Rising in the minds of marginalized communities that are fighting for our lives and liberation is the conviction that it is time to slip the noose of white allegiance and focus on solidifying our connections to each other. Efforts to work with the white left have thus far been as fruitful as those to protect the West African Black Rhino or the Baiji Dolphin from extinction. History tells us that the expectation that we will secure progress of any substance through such efforts is as realistic as thinking we can weather a major hurricane on the beach if we just have the right umbrella.
In April of this year (2018), a white man classified as a Progressive wrote a hit piece about Anoa Changa, an astute cis straight Black woman who speaks regularly and brilliantly on issues that affect the national and her local community, and offers nuanced insights specific to Black and other SunKissed communities.
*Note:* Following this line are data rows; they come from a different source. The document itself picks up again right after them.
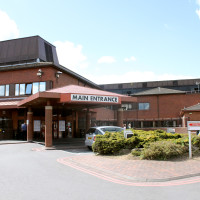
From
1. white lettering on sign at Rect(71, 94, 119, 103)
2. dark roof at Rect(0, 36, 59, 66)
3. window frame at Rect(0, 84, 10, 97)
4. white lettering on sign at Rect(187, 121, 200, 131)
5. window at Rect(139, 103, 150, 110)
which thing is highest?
dark roof at Rect(0, 36, 59, 66)

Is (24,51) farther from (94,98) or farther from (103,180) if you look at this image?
(103,180)

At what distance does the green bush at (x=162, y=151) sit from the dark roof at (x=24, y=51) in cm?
2422

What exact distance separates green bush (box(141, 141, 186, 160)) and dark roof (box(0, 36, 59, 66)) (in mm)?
24217

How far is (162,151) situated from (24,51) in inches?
1067

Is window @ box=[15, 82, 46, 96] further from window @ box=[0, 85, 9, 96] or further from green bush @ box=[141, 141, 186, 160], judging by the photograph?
green bush @ box=[141, 141, 186, 160]

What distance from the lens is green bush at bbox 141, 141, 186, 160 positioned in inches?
434

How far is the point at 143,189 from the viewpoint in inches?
271

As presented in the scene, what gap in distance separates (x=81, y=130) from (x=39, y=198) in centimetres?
2416

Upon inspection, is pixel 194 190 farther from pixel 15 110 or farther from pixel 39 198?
pixel 15 110

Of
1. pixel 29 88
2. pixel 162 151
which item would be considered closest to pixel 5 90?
pixel 29 88

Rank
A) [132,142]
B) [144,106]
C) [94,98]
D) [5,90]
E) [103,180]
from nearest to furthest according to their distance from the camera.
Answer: [103,180]
[132,142]
[94,98]
[5,90]
[144,106]

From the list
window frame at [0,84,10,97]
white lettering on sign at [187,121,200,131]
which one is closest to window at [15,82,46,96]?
window frame at [0,84,10,97]

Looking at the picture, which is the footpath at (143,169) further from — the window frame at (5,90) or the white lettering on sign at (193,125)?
the window frame at (5,90)

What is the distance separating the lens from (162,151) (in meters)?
11.1
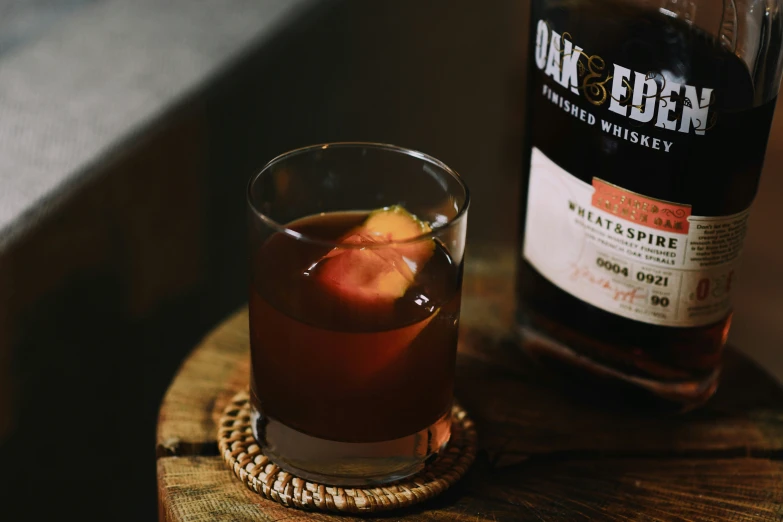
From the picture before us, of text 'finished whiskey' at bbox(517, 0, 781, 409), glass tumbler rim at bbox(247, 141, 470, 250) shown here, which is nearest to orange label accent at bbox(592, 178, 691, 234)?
text 'finished whiskey' at bbox(517, 0, 781, 409)

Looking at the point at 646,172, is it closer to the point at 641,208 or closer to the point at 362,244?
the point at 641,208

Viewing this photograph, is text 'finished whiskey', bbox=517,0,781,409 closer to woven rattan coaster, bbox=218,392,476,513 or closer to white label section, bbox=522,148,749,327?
white label section, bbox=522,148,749,327

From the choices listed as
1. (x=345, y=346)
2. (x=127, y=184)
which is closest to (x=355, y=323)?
(x=345, y=346)

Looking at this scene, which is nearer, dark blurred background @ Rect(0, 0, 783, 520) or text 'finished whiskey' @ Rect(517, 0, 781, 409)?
text 'finished whiskey' @ Rect(517, 0, 781, 409)

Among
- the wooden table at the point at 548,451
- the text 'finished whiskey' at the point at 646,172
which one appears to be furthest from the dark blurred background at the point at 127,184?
the text 'finished whiskey' at the point at 646,172

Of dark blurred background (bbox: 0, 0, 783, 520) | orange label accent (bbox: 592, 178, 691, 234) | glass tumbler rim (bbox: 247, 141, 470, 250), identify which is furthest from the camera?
dark blurred background (bbox: 0, 0, 783, 520)

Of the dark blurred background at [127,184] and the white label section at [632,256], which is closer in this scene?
the white label section at [632,256]

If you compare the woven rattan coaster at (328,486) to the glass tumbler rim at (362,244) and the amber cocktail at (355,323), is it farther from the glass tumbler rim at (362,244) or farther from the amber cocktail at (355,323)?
the glass tumbler rim at (362,244)
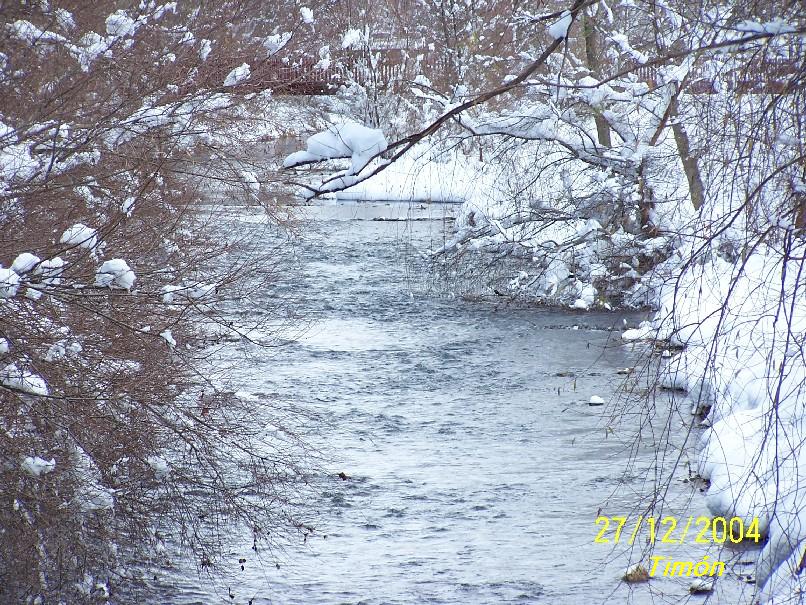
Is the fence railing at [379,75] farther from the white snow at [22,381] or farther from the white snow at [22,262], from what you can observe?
the white snow at [22,381]

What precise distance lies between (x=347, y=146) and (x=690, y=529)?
15.7 feet

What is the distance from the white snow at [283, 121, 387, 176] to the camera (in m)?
3.50

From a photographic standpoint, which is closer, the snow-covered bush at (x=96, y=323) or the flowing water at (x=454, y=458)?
the snow-covered bush at (x=96, y=323)

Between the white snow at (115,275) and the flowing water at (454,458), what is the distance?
222 centimetres

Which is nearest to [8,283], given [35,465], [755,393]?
[35,465]

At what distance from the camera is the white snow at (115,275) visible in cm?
430

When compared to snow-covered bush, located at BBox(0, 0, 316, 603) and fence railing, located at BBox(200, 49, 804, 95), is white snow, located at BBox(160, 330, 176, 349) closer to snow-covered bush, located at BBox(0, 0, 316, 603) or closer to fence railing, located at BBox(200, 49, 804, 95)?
snow-covered bush, located at BBox(0, 0, 316, 603)

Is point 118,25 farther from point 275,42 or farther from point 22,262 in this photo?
point 22,262

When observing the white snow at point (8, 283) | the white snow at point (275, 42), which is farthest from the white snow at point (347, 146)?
the white snow at point (275, 42)

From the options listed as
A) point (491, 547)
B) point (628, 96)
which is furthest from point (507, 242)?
point (491, 547)

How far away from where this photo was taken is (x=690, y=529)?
7.22m

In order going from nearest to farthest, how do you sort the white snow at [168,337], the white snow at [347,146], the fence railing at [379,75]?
1. the fence railing at [379,75]
2. the white snow at [347,146]
3. the white snow at [168,337]

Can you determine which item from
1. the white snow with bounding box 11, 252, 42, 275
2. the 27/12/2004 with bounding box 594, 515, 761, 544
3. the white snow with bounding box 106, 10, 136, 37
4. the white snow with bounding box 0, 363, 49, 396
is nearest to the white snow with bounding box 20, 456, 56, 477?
the white snow with bounding box 0, 363, 49, 396

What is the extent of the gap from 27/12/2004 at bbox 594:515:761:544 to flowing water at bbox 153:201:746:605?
109 millimetres
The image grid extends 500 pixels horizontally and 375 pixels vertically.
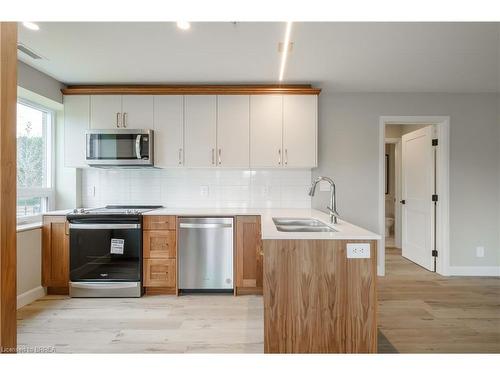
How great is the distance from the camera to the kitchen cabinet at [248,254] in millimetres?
3055

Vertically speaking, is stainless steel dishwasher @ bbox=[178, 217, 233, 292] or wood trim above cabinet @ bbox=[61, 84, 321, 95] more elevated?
wood trim above cabinet @ bbox=[61, 84, 321, 95]

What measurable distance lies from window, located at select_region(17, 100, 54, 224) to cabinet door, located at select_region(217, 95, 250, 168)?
2113mm

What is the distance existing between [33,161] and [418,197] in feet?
16.9

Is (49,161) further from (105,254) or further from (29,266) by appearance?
(105,254)

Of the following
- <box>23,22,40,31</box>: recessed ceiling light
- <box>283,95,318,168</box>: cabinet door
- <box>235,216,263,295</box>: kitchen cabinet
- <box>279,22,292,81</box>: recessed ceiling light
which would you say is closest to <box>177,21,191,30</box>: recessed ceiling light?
<box>279,22,292,81</box>: recessed ceiling light

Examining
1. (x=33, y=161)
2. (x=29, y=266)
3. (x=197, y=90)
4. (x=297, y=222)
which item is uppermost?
(x=197, y=90)

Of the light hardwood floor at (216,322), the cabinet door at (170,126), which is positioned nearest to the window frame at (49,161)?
the light hardwood floor at (216,322)

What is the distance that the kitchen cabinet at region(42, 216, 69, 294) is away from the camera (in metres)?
3.05

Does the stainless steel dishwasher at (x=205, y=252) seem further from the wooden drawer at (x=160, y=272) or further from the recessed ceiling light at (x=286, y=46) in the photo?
the recessed ceiling light at (x=286, y=46)

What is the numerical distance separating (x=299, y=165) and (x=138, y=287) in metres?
2.23

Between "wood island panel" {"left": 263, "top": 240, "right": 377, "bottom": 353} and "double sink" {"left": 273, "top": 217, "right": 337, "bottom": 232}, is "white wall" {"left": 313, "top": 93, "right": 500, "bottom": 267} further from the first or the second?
→ "wood island panel" {"left": 263, "top": 240, "right": 377, "bottom": 353}

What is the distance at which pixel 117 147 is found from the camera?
3238mm

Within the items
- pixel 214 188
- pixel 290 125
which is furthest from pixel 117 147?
pixel 290 125
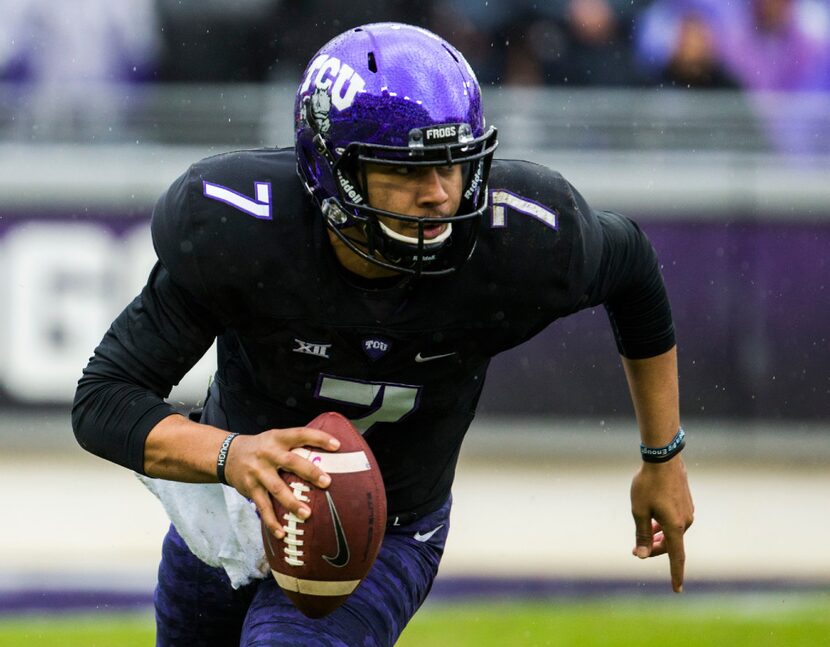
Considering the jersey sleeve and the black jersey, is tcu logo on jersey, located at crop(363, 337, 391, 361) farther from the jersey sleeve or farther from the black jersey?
the jersey sleeve

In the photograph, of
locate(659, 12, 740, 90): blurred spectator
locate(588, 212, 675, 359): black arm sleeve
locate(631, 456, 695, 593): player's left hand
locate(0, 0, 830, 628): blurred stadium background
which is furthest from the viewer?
locate(659, 12, 740, 90): blurred spectator

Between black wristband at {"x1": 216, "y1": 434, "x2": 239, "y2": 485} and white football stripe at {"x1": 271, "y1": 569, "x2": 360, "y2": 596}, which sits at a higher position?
black wristband at {"x1": 216, "y1": 434, "x2": 239, "y2": 485}

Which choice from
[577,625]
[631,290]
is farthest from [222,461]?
[577,625]

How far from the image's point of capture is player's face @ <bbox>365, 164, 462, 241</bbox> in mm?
2701

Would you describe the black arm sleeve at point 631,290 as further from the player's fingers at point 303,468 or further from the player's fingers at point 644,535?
the player's fingers at point 303,468

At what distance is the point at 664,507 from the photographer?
10.8 feet

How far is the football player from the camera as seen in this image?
2701 mm

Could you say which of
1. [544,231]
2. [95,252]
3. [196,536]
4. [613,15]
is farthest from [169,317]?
[613,15]

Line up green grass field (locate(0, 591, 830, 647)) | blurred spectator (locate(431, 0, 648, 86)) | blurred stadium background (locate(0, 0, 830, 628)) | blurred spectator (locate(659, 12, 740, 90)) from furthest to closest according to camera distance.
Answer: blurred spectator (locate(431, 0, 648, 86)), blurred spectator (locate(659, 12, 740, 90)), blurred stadium background (locate(0, 0, 830, 628)), green grass field (locate(0, 591, 830, 647))

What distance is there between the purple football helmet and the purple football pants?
65cm

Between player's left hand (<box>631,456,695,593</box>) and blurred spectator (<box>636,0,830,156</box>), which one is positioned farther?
blurred spectator (<box>636,0,830,156</box>)

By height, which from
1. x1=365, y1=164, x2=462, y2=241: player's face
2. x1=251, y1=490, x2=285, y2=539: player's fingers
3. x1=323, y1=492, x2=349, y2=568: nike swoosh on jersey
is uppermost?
x1=365, y1=164, x2=462, y2=241: player's face

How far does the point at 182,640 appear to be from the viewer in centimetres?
324

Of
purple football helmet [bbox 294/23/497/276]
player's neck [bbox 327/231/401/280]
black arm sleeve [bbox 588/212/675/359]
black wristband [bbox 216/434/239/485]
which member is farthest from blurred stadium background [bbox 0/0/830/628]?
black wristband [bbox 216/434/239/485]
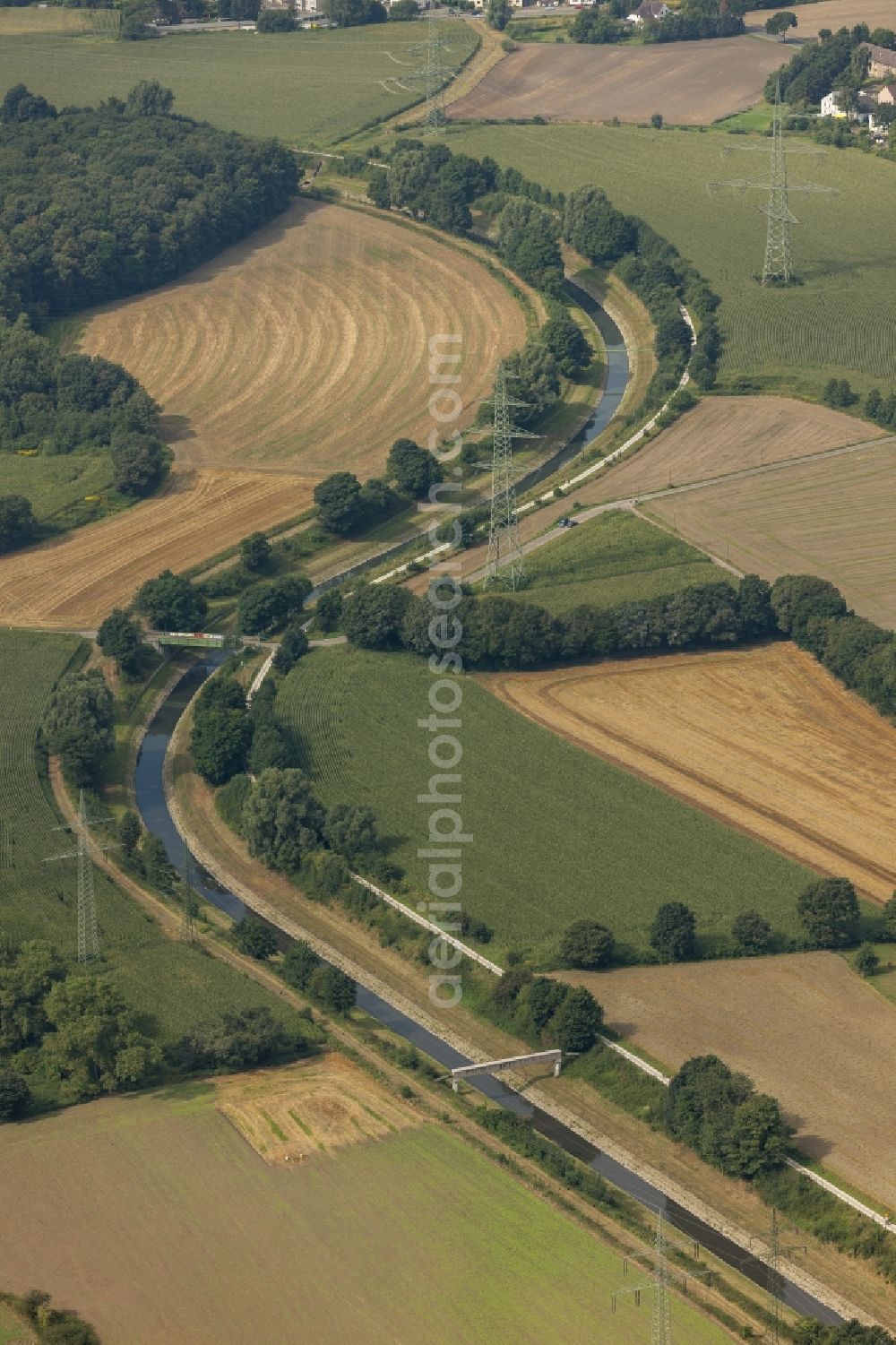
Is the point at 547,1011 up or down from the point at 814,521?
down

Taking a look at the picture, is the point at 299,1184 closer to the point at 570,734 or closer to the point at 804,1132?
the point at 804,1132

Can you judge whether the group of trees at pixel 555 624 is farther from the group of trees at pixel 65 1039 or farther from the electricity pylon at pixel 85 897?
the group of trees at pixel 65 1039

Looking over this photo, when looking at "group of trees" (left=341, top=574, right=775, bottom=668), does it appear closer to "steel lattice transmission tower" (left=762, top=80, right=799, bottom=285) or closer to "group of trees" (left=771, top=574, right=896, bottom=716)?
"group of trees" (left=771, top=574, right=896, bottom=716)

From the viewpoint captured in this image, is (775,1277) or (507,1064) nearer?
(775,1277)

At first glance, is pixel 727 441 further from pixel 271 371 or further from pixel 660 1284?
pixel 660 1284

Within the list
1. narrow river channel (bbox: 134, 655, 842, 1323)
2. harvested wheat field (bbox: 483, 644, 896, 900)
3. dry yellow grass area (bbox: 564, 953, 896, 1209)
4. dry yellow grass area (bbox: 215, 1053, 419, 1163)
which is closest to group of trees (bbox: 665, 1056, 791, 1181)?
dry yellow grass area (bbox: 564, 953, 896, 1209)

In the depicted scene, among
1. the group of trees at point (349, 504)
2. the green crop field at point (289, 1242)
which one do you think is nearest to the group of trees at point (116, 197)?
the group of trees at point (349, 504)

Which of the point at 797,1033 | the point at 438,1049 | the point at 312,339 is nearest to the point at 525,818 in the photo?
the point at 438,1049

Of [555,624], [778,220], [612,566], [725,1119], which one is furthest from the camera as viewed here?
[778,220]

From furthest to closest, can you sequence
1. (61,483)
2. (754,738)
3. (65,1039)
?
(61,483) < (754,738) < (65,1039)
She voices her wisdom through her podcast, “The Way With Anoa,”intermittently as a guest on other shows, and through her writing–while also mothering two children, participating thoughtfully, persistently, and with dedication in the electoral process, working as a lawyer, supporting important organizations through board membership and other activities, and offering financial and logistical support to family members.
This progressive’s article has compelled me to articulate a phenomenon that I have been observing and privately discoursing about for over a year (although twice now I have also ranted publicly in angry pieces). Like many comrades from SunKissed communities in my circle of activists, I have been intolerant of “allies” for some time. We all fully understand the obvious reasons for our complex feelings, and are beginning to urgently discuss the need for our marginalized communities to organize differently.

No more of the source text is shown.